必要な作業:
次に示す光学フィルターについての文章を、一字も変えずに全文出力してください。

学習テキスト:

______

本発明は、例えば、CCD素子(電荷結合素子)、MOS素子(金属−酸化物−半導体素子)などよりなる撮像素子を始めとする光像処理装置、その他の光学装置に用いられる光学フィルターに関し、さらに詳しくは、複屈折性重合体フィルムにより構成された複屈折性機能層を有する光学フィルターおよびその製造方法並びに撮像装置に関する。
一般に、CCD素子やMOS素子などよりなる撮像素子の多数を配置してなる撮像光学系においては、被写体光の高空間周波数成分を制限し、擬似信号の発生に伴う被写体による光とは異なる色光成分を除去するために、光学的ローパスフィルターを用いることが必要とされる。
このような光学的ローパスフィルターとしては、複屈折物質中における常光線と異常光線との分離による光学的ローパス特性を利用した、例えば水晶などによる複屈折型のものが多く使用されている。

______

提示資料:
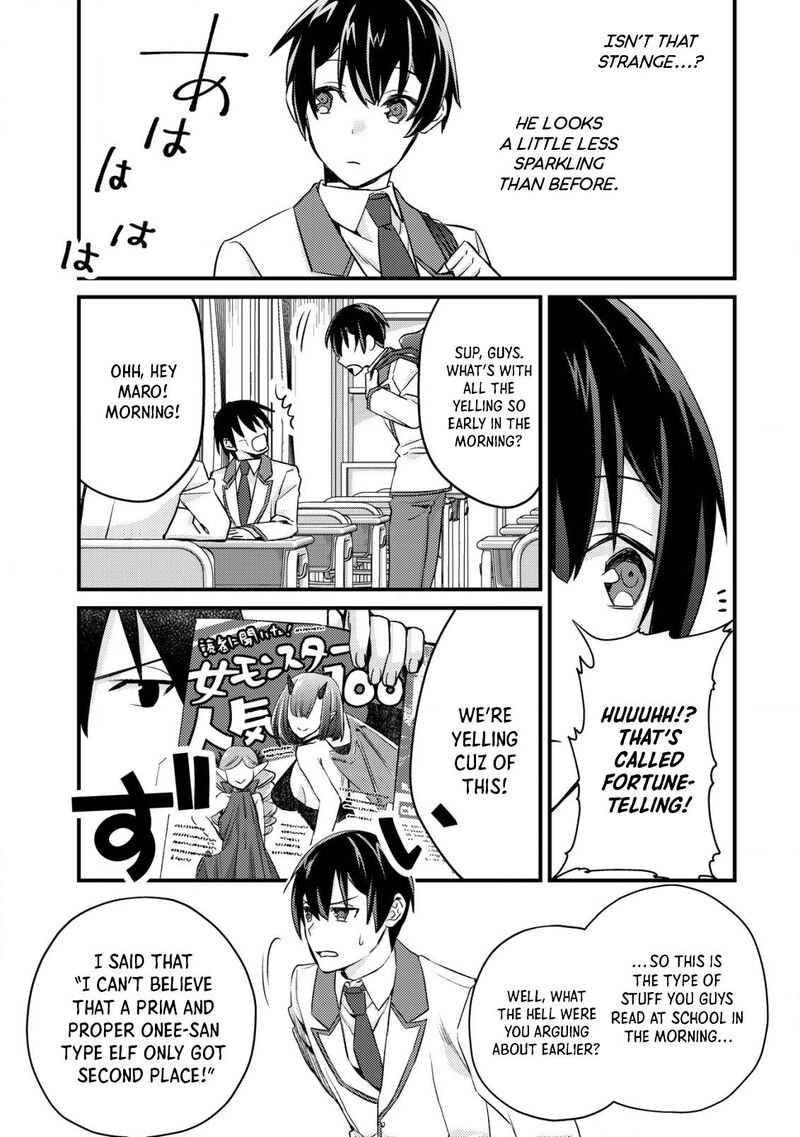 Mob Kousei No Ore Demo Boukensha Ni Nareba Riajuu Ni Naremasuka 13 19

______

作業結果:
本発明は、例えば、CCD素子(電荷結合素子)、MOS素子(金属−酸化物−半導体素子)などよりなる撮像素子を始めとする光像処理装置、その他の光学装置に用いられる光学フィルターに関し、さらに詳しくは、複屈折性重合体フィルムにより構成された複屈折性機能層を有する光学フィルターおよびその製造方法並びに撮像装置に関する。
一般に、CCD素子やMOS素子などよりなる撮像素子の多数を配置してなる撮像光学系においては、被写体光の高空間周波数成分を制限し、擬似信号の発生に伴う被写体による光とは異なる色光成分を除去するために、光学的ローパスフィルターを用いることが必要とされる。
このような光学的ローパスフィルターとしては、複屈折物質中における常光線と異常光線との分離による光学的ローパス特性を利用した、例えば水晶などによる複屈折型のものが多く使用されている。